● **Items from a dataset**
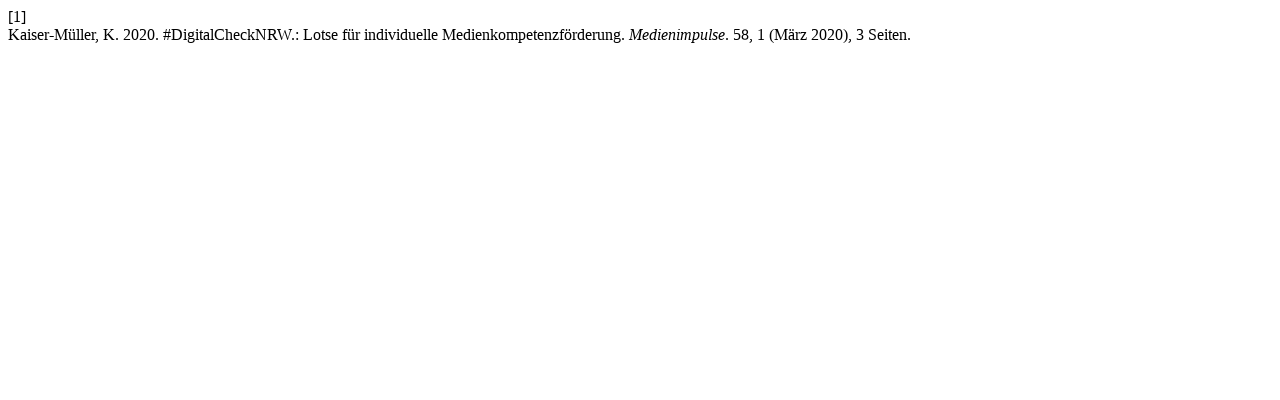

--- FILE ---
content_type: text/html; charset=UTF-8
request_url: https://journals.univie.ac.at/index.php/mp/citationstylelanguage/get/acm-sig-proceedings?submissionId=3466&publicationId=3039
body_size: 227
content:
<div class="csl-bib-body">
  <div class="csl-entry"><div class="csl-left-margin">[1]</div><div class="csl-right-inline">Kaiser-Müller, K. 2020. #DigitalCheckNRW.: Lotse für individuelle Medienkompetenzförderung. <i>Medienimpulse</i>. 58, 1 (März 2020), 3 Seiten.</div></div>
</div>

● **Activity**
Omit the pictures, then output every record exactly as given.

● **Your solution**
--- FILE ---
content_type: text/html; charset=UTF-8
request_url: https://journals.univie.ac.at/index.php/mp/citationstylelanguage/get/acm-sig-proceedings?submissionId=3466&publicationId=3039
body_size: 227
content:
<div class="csl-bib-body">
  <div class="csl-entry"><div class="csl-left-margin">[1]</div><div class="csl-right-inline">Kaiser-Müller, K. 2020. #DigitalCheckNRW.: Lotse für individuelle Medienkompetenzförderung. <i>Medienimpulse</i>. 58, 1 (März 2020), 3 Seiten.</div></div>
</div>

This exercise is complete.